Review by Adam Tyner | posted August 1, 2014 | E-mail the Author
It's hardly just another movie. Parts like the leading role of Audra come around once in a lifetime, and that's if you're lucky. Samantha Sherwood (Samantha Eggar) fought like hell to get her hands on the film rights to the legendary play, and she's willing to go to whatever extreme lengths are necessary to see it done justice. Taking The Method to a whole other level, Sherwood pretends to be consumed by homicidal rage and has herself committed. It's the only way for her to truly inhabit the psychotic character of give her the insight into what it's like to spend however many years locked away in an asylum. When Jonathan Stryker (John Vernon) -- her wildly eccentric and more than a little Kubrickian director -- first comes to visit, Sherwood looks back at him with a mischievous glint in her eye. What starts as a thrilling, terrifying, indescribably exciting adventure quickly begins to take its toll. The façade is stripped away. That sparkle fades. Stryker is left staring back at an all-but-catatonic lump during his increasingly pointless visits.
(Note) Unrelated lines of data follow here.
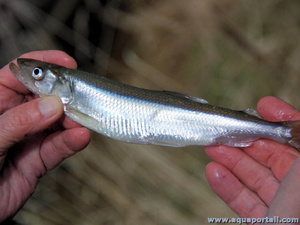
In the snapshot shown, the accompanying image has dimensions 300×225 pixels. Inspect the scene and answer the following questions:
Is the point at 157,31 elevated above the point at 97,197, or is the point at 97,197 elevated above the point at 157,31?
the point at 157,31

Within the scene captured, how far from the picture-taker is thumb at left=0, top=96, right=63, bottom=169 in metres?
1.29

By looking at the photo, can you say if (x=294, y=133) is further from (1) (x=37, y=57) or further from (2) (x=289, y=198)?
(1) (x=37, y=57)

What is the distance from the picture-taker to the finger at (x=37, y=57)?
1.80 meters

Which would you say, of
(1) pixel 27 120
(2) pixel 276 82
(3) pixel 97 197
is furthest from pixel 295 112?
(3) pixel 97 197

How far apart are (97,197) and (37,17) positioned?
2125mm

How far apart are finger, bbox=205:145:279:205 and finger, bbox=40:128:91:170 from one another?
3.12 feet

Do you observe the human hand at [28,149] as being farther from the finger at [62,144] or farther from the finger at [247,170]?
the finger at [247,170]

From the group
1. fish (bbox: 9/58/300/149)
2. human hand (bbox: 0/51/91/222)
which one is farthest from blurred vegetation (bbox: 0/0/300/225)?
fish (bbox: 9/58/300/149)

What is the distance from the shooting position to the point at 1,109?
1803 mm

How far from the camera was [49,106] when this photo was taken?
1.37 m

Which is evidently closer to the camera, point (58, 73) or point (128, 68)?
point (58, 73)

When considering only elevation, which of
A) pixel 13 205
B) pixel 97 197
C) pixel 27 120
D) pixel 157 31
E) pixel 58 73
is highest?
pixel 157 31

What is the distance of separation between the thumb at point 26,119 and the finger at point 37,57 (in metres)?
0.56

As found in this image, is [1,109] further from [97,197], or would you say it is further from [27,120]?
[97,197]
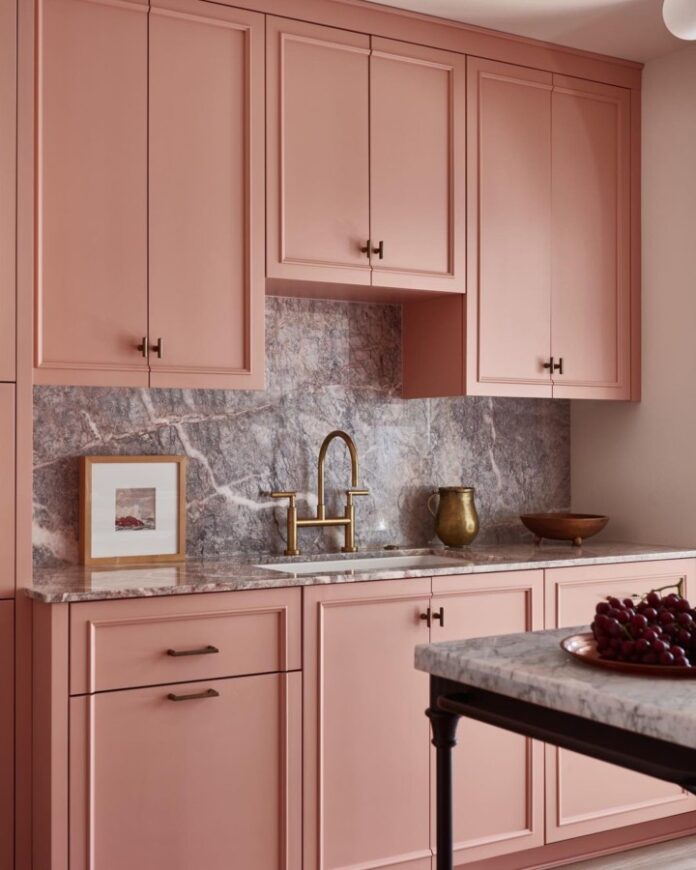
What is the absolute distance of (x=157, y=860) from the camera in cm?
268

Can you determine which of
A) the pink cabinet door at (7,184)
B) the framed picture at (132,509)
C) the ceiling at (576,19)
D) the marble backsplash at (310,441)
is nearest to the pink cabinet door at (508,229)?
the ceiling at (576,19)

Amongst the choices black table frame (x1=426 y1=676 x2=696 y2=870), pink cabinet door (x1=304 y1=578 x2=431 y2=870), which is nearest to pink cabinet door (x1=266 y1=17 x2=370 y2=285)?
pink cabinet door (x1=304 y1=578 x2=431 y2=870)

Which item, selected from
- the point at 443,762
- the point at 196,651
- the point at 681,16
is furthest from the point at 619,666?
the point at 196,651

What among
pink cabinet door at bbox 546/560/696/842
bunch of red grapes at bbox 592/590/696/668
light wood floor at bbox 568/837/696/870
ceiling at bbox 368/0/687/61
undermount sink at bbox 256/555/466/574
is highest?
ceiling at bbox 368/0/687/61

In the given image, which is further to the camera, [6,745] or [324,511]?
[324,511]

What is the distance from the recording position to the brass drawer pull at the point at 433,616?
3.09m

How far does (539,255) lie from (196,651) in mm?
1774

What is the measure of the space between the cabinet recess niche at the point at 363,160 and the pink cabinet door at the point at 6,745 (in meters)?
1.24

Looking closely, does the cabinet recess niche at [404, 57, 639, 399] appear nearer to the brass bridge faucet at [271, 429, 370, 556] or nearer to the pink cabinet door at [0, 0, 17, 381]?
the brass bridge faucet at [271, 429, 370, 556]

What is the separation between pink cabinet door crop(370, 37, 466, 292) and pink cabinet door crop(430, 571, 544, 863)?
95 cm

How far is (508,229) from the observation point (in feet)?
11.8

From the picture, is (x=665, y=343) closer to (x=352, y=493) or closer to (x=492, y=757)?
(x=352, y=493)

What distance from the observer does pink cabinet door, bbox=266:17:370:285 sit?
319 cm

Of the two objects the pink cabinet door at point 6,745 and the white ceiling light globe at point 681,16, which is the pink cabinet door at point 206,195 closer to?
the pink cabinet door at point 6,745
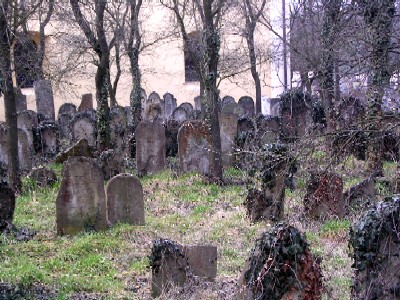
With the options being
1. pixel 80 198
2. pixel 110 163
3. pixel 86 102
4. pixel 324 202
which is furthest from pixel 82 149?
pixel 86 102

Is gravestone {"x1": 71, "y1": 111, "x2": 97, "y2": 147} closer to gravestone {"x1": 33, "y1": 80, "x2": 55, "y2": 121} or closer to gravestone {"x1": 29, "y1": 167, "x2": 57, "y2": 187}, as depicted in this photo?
gravestone {"x1": 29, "y1": 167, "x2": 57, "y2": 187}

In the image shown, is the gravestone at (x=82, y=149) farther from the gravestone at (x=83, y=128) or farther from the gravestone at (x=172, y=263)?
the gravestone at (x=172, y=263)

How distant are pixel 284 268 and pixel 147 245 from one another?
3.36 meters

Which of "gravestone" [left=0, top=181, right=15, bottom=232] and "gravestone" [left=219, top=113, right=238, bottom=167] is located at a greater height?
"gravestone" [left=219, top=113, right=238, bottom=167]

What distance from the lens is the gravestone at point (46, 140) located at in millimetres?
14828

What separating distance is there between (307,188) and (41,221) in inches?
151

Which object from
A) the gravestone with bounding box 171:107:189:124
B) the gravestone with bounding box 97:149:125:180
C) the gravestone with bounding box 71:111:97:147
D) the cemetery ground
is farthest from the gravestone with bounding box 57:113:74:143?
the cemetery ground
Like the man says, though, the show must go on. Stryker has a shortlist of actresses in mind to star as Audra. Rather than go through some routine audition process in a faceless office park in Culver City, Stryker instead invites them to his hopelessly remote mansion. It's a grueling weekend of competitions and mind games for these six...errr, make that five very different women. Stryker clearly doesn't have a particular type in mind to star in Audra, bringing in a middle-aged British actress, a twentysomething year old ballerina, a cute, waifish comedienne, and a figure skater, among others. This is a role to kill for, and...well, it looks like that's exactly what's going on here. A murderer hiding behind a rubbery hag mask is slaughtering these actresses, one by one. Maybe it's another of Stryker's bursts of eccentricity. It could be that one of these actresses is ruthlessly knocking off the competition. Then again, Samantha Sherwood is technically an escaped mental patient these days...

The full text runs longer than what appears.